From May 2011, the amended Criminal Law criminalizes bribery of foreign government officials and officials of international public organizations. It also regulates the use of gift cards to curb money laundering, illegal cash withdrawals, tax evasion and bribery.
The current solution largely focuses on punishment instead of prevention -- "Kill the chicken to scare the monkey," as the Chinese put it. Execute one and deter 100.
Prevention, experts say, is better than investigation and punishment.
In a recent meeting, Wang said "trust can never replace supervision." He is now calling for "institutional prevention and punishment of corruption."
Wang recently summoned eight experts to solicit ideas. Most advocated a system of requiring party officials to disclose their assets.
In fact, the notion of public disclosure of official's assets was proposed some 18 years ago.
Wang Quanjie (no relation to Politburo member Wang Qishan), then a delegate to the National People's Congress, China's legislature, submitted three bills proposing the idea in 1994,
"Public disclosure of property in China is really difficult, and it's especially difficult to make it a system. Our goal is to establish a system, not just punish some people," he said in December .
He Jiahong, a professor at Renmin University and an expert on corruption, proposes a form of amnesty that will give officials until the end of 2013 to declare their assets publicly. Those who do so will be exempted from punishment for any acts of corruption.
Hong Kong's government adopted a similar move in 1977 to root out mafia-related corruption in what was then a colonial state.
Wang supports the idea but agrees that persuading officials to come clean will be next to impossible.
In fact, about one million officials of certain rank are already required to report their assets -- but only internally.
"After the declarations are made, they are kept in a black box, and they become scrap of paper," He of Renmin University complained.
Wang, the delegate, says the key is making asset declarations accessible to the public. "If the common people cannot find out their assets, if nobody except themselves knows the truth, it cannot solve the problem."
"It's like asking the left hand to supervise the right hand, or asking the mother to supervise her son," he added. "It's impossible for the mother to send the son to the police when he commits the crime."
Eighteen years after Wang first proposed his "sunshine policy," it still remains on the drawing board.

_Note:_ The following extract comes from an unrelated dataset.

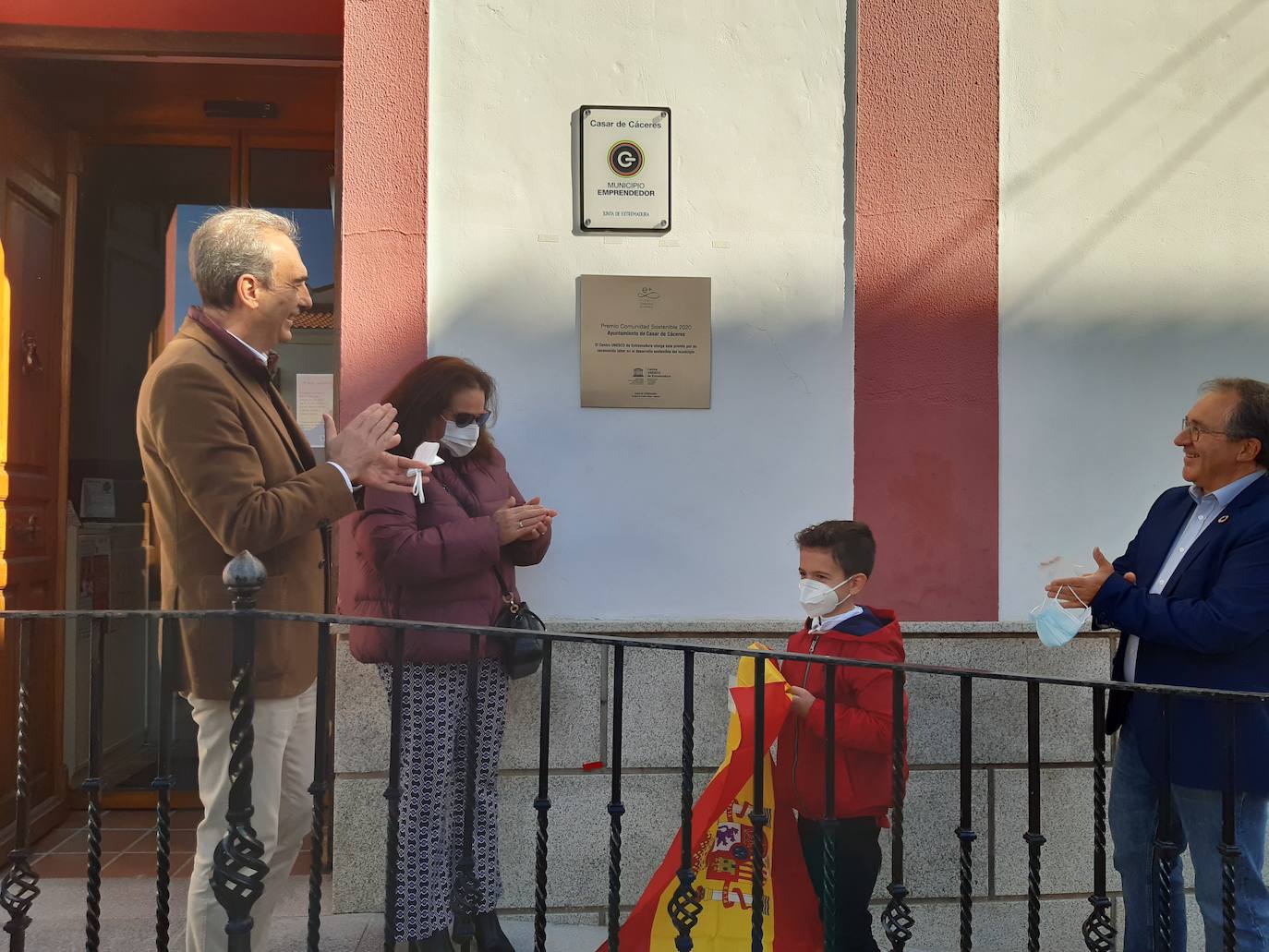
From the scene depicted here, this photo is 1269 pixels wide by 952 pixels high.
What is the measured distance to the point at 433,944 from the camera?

Small wonder many Chinese doubt the government's sincerity in fighting corruption.
Bloggers point out that, by contrast, the legislature took only a few days to deliberate and pass a new law that requires Internet users to register under their real names.
The new law is meant to crack down on Internet scams and junk mail and "protect the public from baseless and libelous accusations."
But critics say it will merely blunt the power of the microblogging site Weibo, which whistleblowers use to expose cases under pseudonyms without fear of retribution or punishment.
In the absence of the "sunshine law," muckraking Chinese turn to the Internet to expose official abuse.
Despite heavy government restrictions and self-censorship, internet activists have cleverly used Weibo to spot and expose corrupt officials.
China now has over 400 million Weibo users, and microblogs have become "an inescapable snare for corrupt officials," according to the official Xinhua News Agency. "The miraculous microblogs have become the nightmare of the corrupted."